● WHAT YOU SHOULD DO: Copy every record word for word. The images stay behind.

Dataset entries
·····

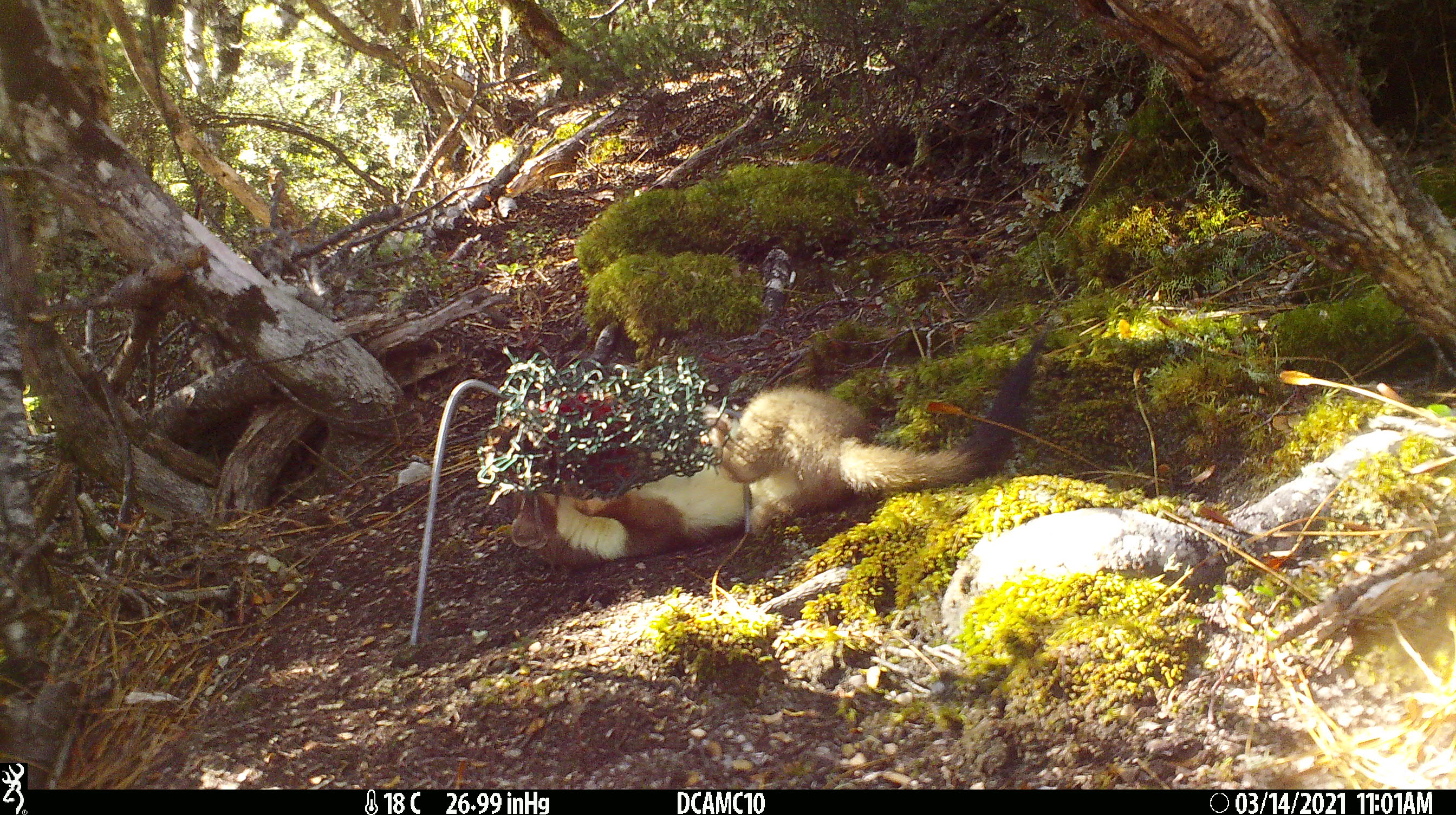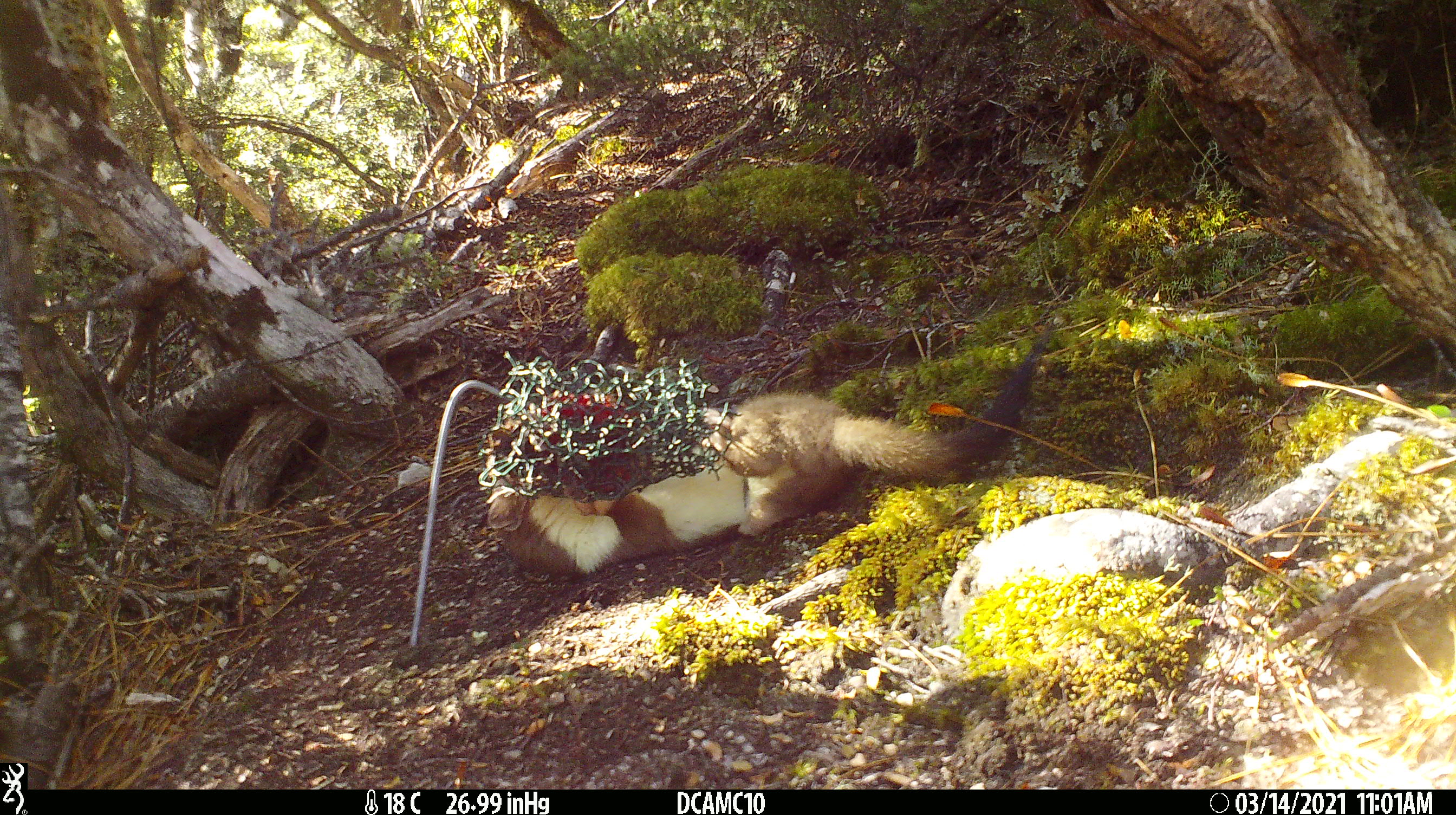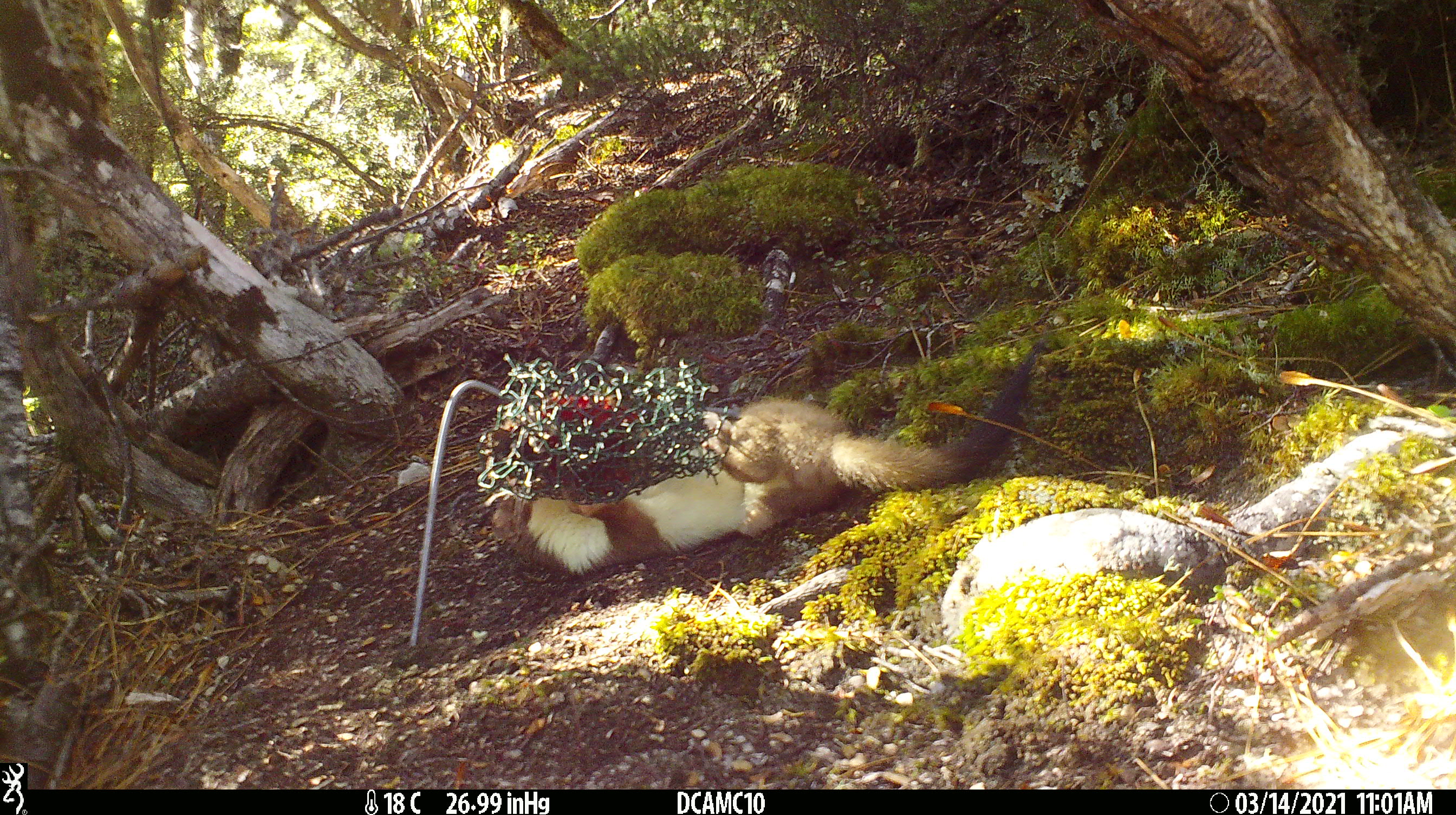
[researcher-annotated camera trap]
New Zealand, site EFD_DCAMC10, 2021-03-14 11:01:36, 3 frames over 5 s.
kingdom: Animalia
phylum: Chordata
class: Mammalia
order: Carnivora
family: Mustelidae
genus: Mustela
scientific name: Mustela erminea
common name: stoat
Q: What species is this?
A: Stoat (Mustela erminea).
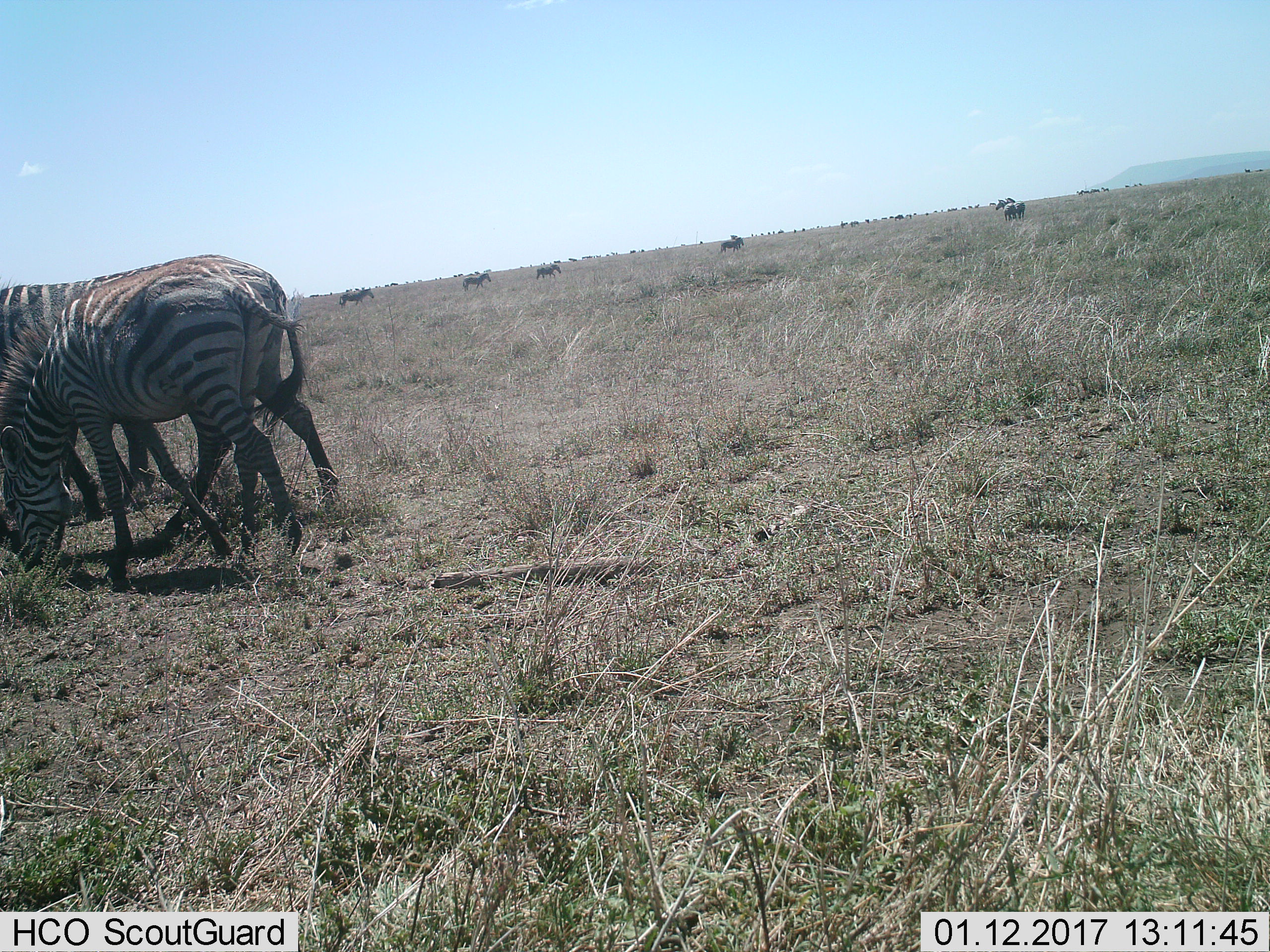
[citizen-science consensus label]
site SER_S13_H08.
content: unidentified animal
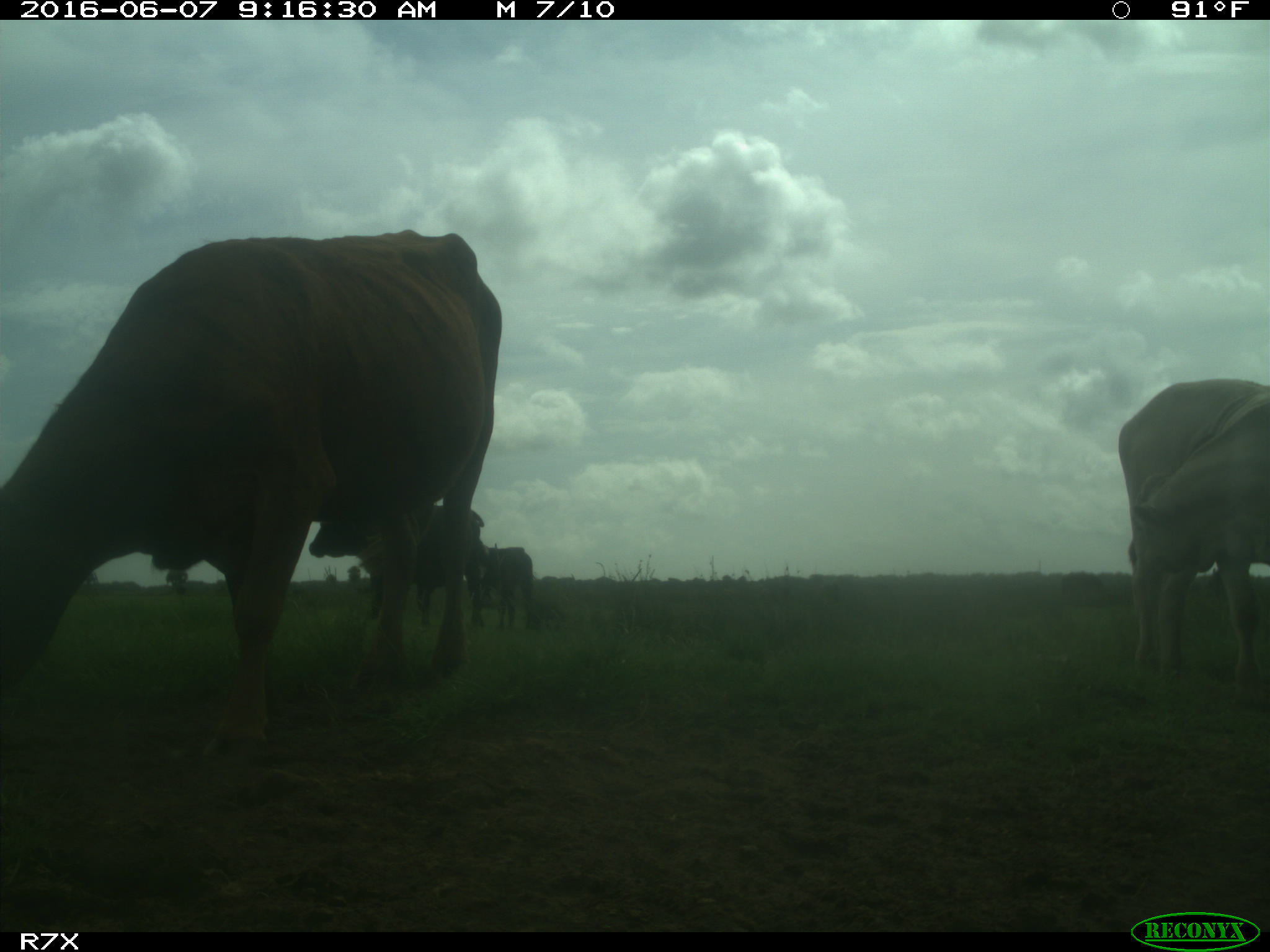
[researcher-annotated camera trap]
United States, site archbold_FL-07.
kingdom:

·····

● RESULT FOR THIS TASK:
[researcher-annotated camera trap]
New Zealand, site EFD_DCAMC10, 2021-03-14 11:01:36, 3 frames over 5 s.
kingdom: Animalia
phylum: Chordata
class: Mammalia
order: Carnivora
family: Mustelidae
genus: Mustela
scientific name: Mustela erminea
common name: stoat
Q: What species is this?
A: Stoat (Mustela erminea).
[citizen-science consensus label]
site SER_S13_H08.
content: unidentified animal
[researcher-annotated camera trap]
United States, site archbold_FL-07.
kingdom:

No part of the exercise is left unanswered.